Di sua madre ricorda anche il giorni in cui la bandì di casa per un certo periodo per aver inscenato un falso suicidio solo per elemosinare cure e affetto. O di come era solita leggere i suoi diari o ascoltava le conversazioni telefoniche. In sostanza era una donna dura che non voleva rivali.
Anche quando Azar Nafisi partì in esilio negli Stati Uniti e disse addio alla madre essa voltò le spalle dal suo bacio.
Con Ahamad suo padre, e’ tuttavia indulgente: Nafisi parla di uno sviluppo di “linguaggio segreto” di comunicare i loro sentimenti e ingannare sua madre. Egli tradusse nel suo persiano classici come Ferdowsi dell’epica “Shahnameh”, il Libro dei Re, e, più tardi, classici occidentali. Gettato in prigione come sindaco di Teheran nel 1963 con false accuse, usò il tempo di imparare nuove lingue, a dipingere, e scrivere tre libri per bambini e 1.500 pagine di diari. Su un altro livello, per la scrittrice, il ricordo è un tentativo di rendere omaggio a suo padre, portando la propria vita all’aperto.
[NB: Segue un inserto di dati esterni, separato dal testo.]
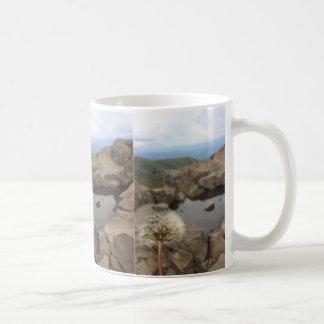 Caneca De Café Dente-de-leão sobre uma lagoa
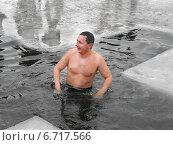 Купить «Здоровый образ жизни. Купание в реке, в проруби зимой. Религиозный христианский праздник Крещение Господне.», фото № 6717566, снято 19 января 2013 г. (c) Несинов Олег / Фотобанк Лори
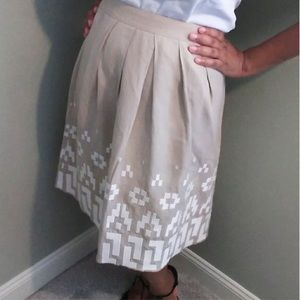 Pleated Embroidered A-line Linen Skirt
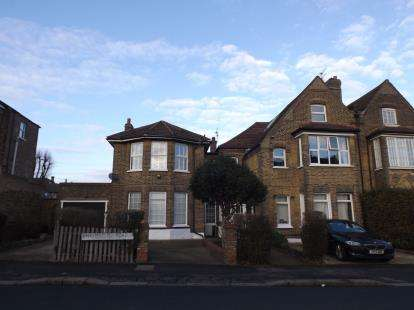 2 Bedrooms Flat for sale in Road, South Woodford, London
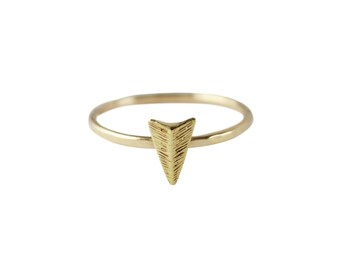 Arrow Ring, Thin Gold Ring, Graduation Gift, Simple Ring, Arrowhead Ring, Stacking Ring, Delicate Ring, 14K Gold Ring, Gold Fill Ring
Involontariamente, forse, l’aspetto più doloroso del ricordo della Nafisi è un auto-rivelazione. Lei descrive di come a soli 6 anni fu molestata da un amico di famiglia, un uomo che è stato considerato santo, e la vergogna che si sente dopo. Cosa sulla quale ha taciuto tutto questo tempo e con cui fa finalmente i conti.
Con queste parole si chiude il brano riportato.